The parapharyngeal space is divided into an anterior compartment, also known as a prestyloid compartment, and posterior or poststyloid compartment. The partition of the two compartments is comprised of the styloid process fascia and the fascia of the tensor levi palatini muscle. Most masses or lesions that occur in the prestyloid compartment are salivary gland tissue in origin, whereas tumors or lesions that occur in the poststyloid compartment are neurogenic or vascular in origin. The poststyloid structures also include the internal carotid artery, internal jugular vein, cranial nerves IX-thru XII, and the sympathetic chain and lymph nodes. The afferent drainage to the lymph nodes makes tumor spread problematic. Most cranial nerve deficits involve the vagus cranial nerve. The PPS space usually does not give visual evidence of tumors or masses since the boundary structures—with the prominent exception of the medial boundary and the inferior or apex boundary—are not distensible. A medial boundary mass would cause an oropharyngeal distention, and an apex or inferior boundary mass distention is noted in the lateral neck below the inferior margin of the mandible and near the hyoid bone greater cornu.
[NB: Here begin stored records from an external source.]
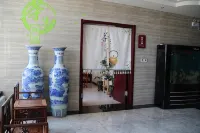 輕住.東泰精品飯店（東勝客運中心站店） - 2 星級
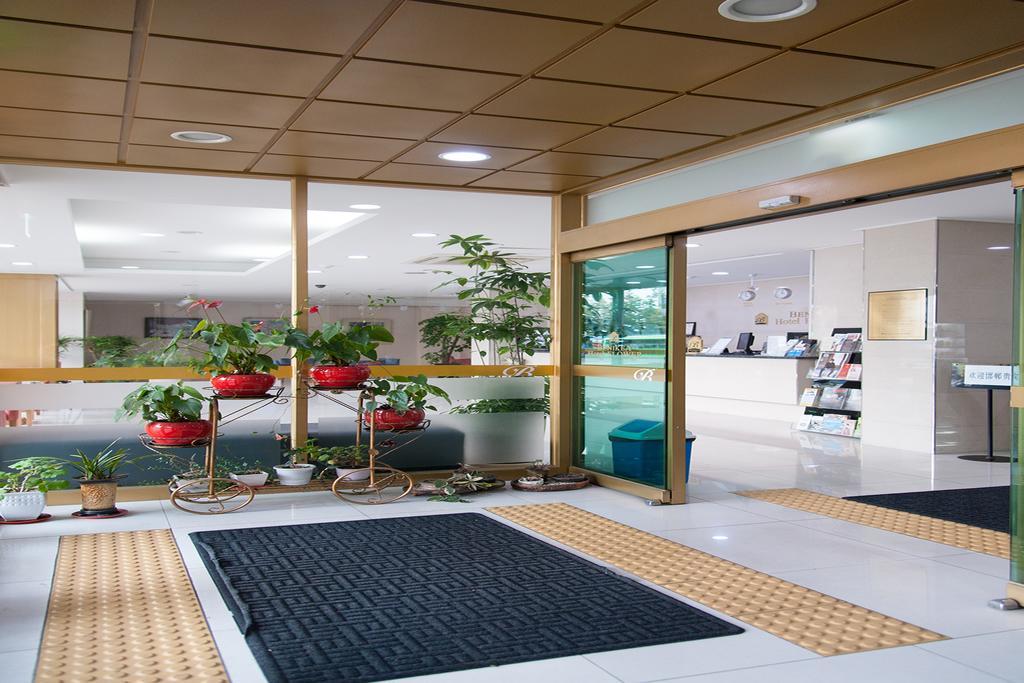Benikea Flower Hotel 3*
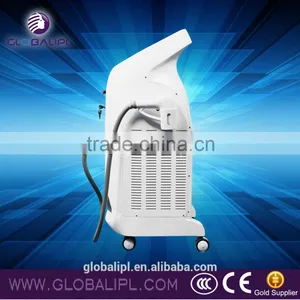 CE ISO High Quality Vertical 808nm Hair Removal Diode Laser System thumbnail-4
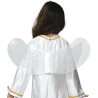 Disfraz De Angel Infantil - Disfraces Navideños Infantiles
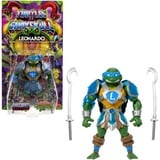 Mattel JBN03 figura de juguete para niños, Muñecos 6 año(s), Multicolor, Plástico
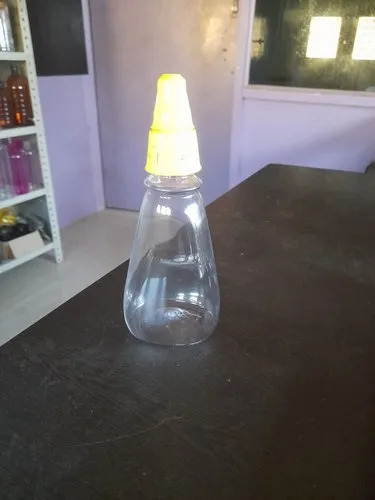 200 Ml Honey Cone Bottle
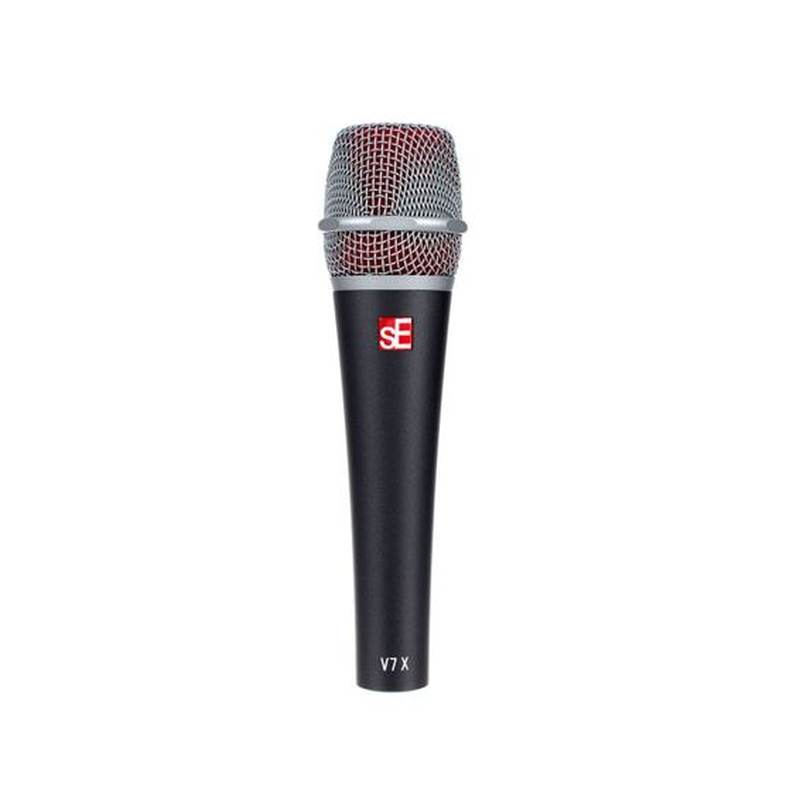 Micrófono Dinámico De Instrumento Se Electronics V7 X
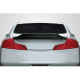 2003-2007 Infiniti G Coupe G35 Drift Rear Wing Spoiler - 1 Piece (S) - image 1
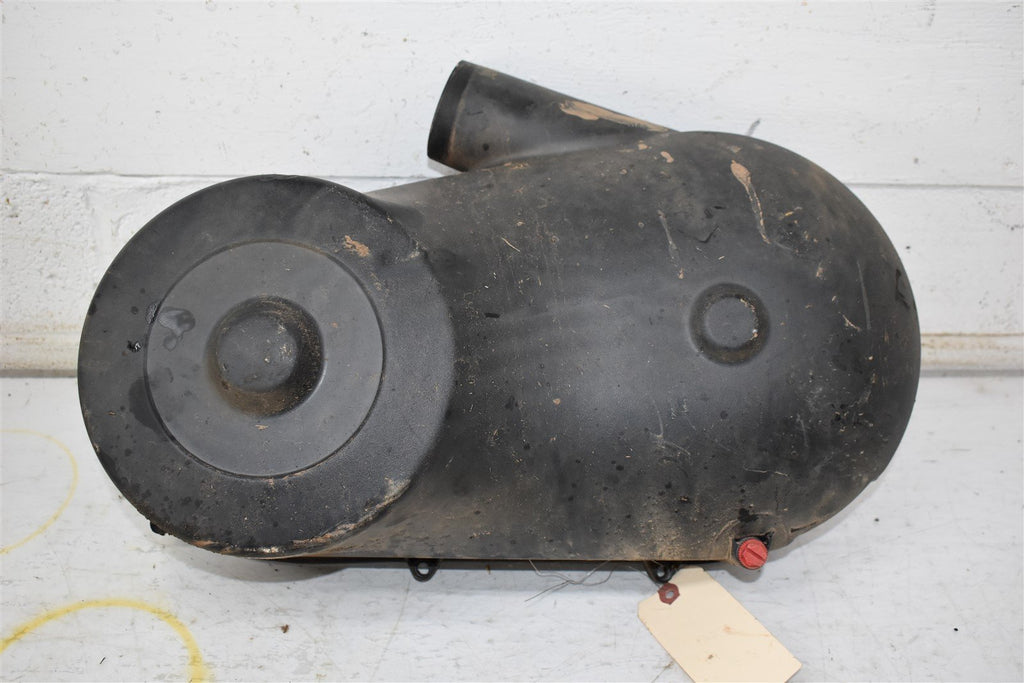 2010 Polaris Ranger 800 Crew Cab Outer Clutch Cover 2633262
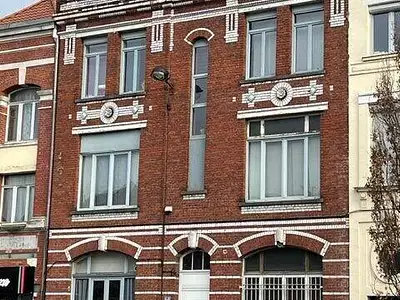 Appartement, 49,34 m²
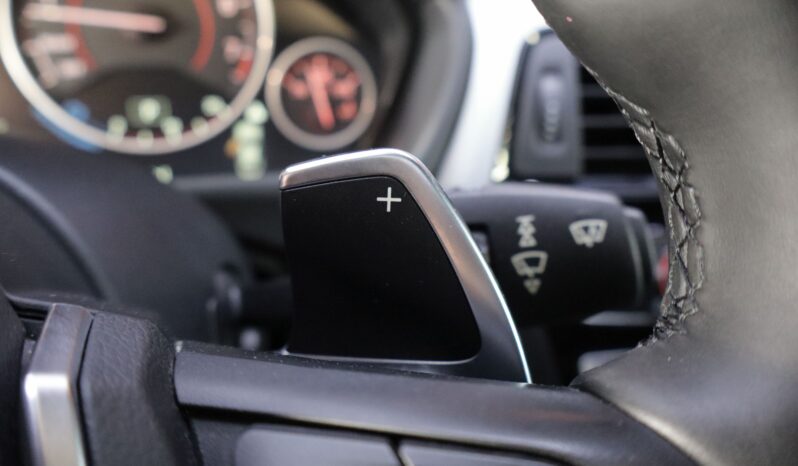 BMW 435i xDrive Gran Coupe lleno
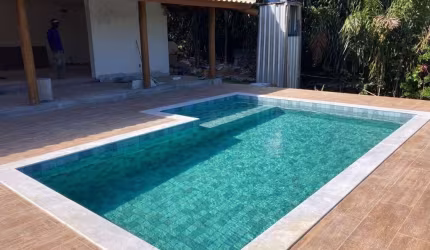 Casa com 4 dormitórios à venda, 317 m² por R$ 2.390.000,00 - Imbassai - Mata de São João/BA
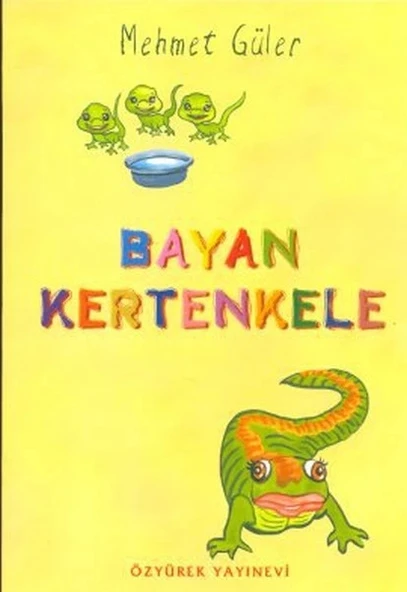 Bayan Kertengele ürün görseli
PPS tumors are estimated at 1 % of all head and neck tumors. Masses are equally distributed in the prestyloid and poststyloid compartments, with benign tumors comprising about 80% and cancerous masses about 20%. Most benign PPS lesions are painless but the cancerous lesions are usually painful. Table 1 presents possible complications of tumors in the PPS.
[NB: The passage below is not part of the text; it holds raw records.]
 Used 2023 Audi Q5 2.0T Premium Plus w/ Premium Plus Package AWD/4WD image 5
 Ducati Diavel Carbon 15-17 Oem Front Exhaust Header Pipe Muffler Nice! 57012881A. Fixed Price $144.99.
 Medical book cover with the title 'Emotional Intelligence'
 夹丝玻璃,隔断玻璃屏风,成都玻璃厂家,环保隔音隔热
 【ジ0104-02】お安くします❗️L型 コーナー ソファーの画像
Table 1. Possible Complications of PPS Masses1
  1. Neck mass
  2. Oropharyngeal mass
  3. Eustachian tube dysfunction, unilateral
  4. Dysphagia
  5. Dyspnea
  6. Pain
  7. Cranial nerve deficits
  8. Obstructive sleep apnea
  9. Horner syndrome
  10. Medial pterygoid and temporalis muscle trismus*
  11. Excess catecholamine
  12. Emergency Airway Intervention
*Trismus is defined as a tonic contraction of one or more of the muscles of mastication. Causes range from third molar extraction or trauma to methamphetamine and drug abuse. The initial sign is pain with the inability to open the mouth fully, though other conditions may mimic trismus as well.

Case Report

A 28-year-old male caucasian patient presented with intense, progressive sharp pain at the region of the TMJ condyle. He had no prior history of trauma or evidence of historical or current temporomandibulr joint internal derangement, and no familial history of cancer. This patient initially had only right-side condylar pain and MRI imaging was the method of tumor discovery. The pathology service described the tumor cells as essentially an undifferentiated carcinoma.
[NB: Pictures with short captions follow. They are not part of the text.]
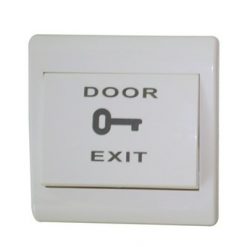 Nút nhấn EXIT ZKTeco EX-802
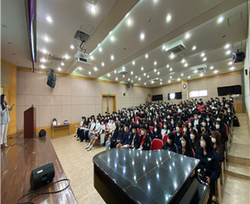 20200619 응급구조과(선진 응급의료시스템을 통해 본 응급구조사의 역할과 전망) 사진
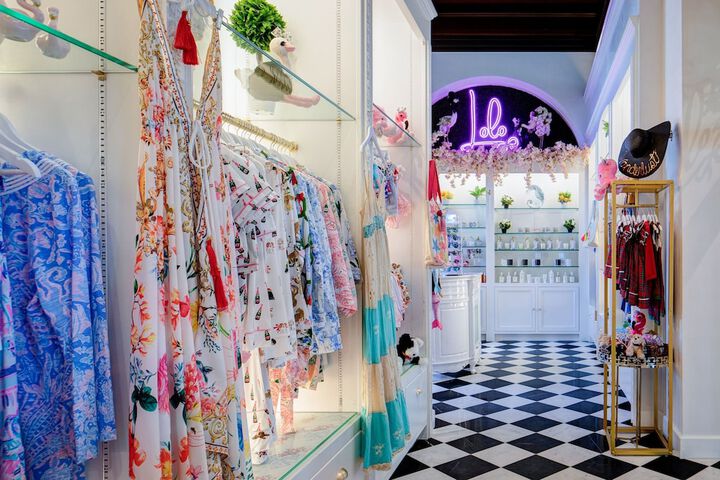 Grand Galvez Resort Autograph Collection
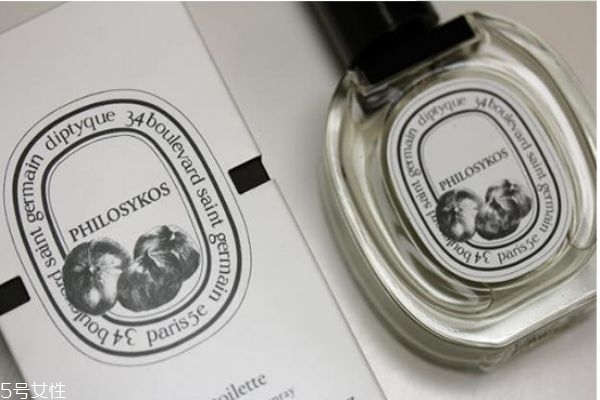 diptyque香水留香時間多久 diptyque留香時間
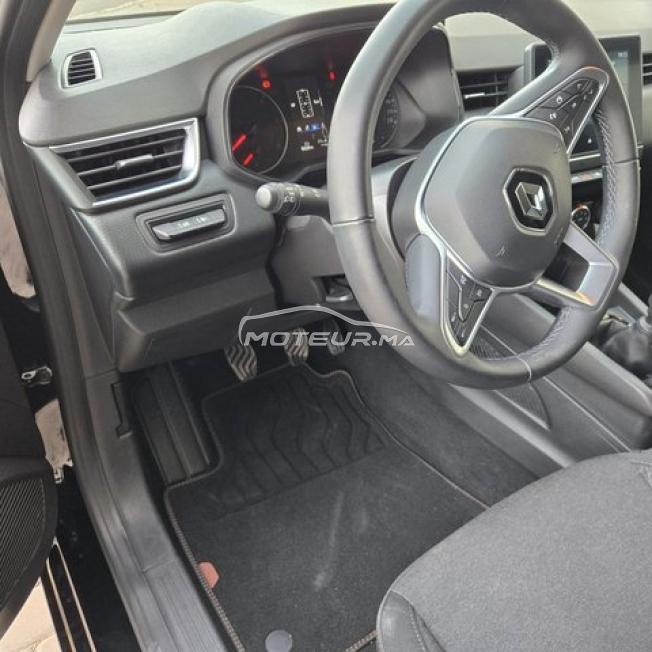 RENAULT CLIO EXPLORE DIESEL 1ÈRE MAIN 2022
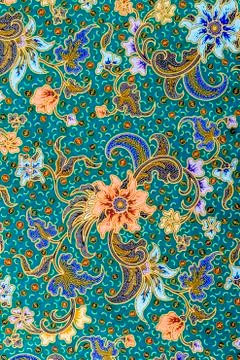 Close up flower pattern background Stock Photos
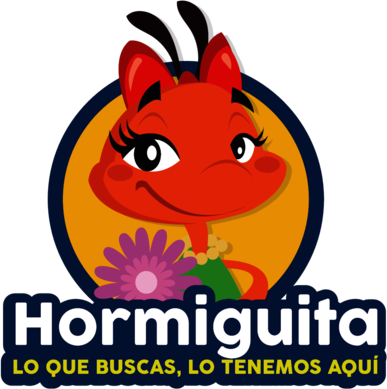 La hormiguita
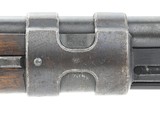 "Mauser G41 (M) 8mm (R21697)" - 6 of 16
The patient underwent two surgeries, the first being a right side partial parotidectomy, then followed with a pre-auricular incision approach and major excision of the mass though, as one might expect, the margins were not clean. The patient suffered some trigeminal nerve third division sensory deficit and facial nerve labial branch deficit from the operation, with some evidence of motor nerve recovery in that area. Lingual nerve deficit and Inferior alveolar nerve deficit occurred as well. Post-op pain 21 days post surgery may be associated with the auricularotemporal nerve (ATN). The patient has also undergone 6 weeks of daily radiation therapy.

Conclusion

The purpose of this article is to challenge the pain clinician to at least consider a parapharyngeal space (PPS) tumor as a possibility when a patient presents with what on the surface may seem to painful temporomandibular joint refractory to care. Because of afferent drainage to the lymph nodes, tumor spread is a serious possibility. Masses are usually two centimeters or more in size before discovery is made, so prompt and accurate assessment, imaging, and treatment is essential.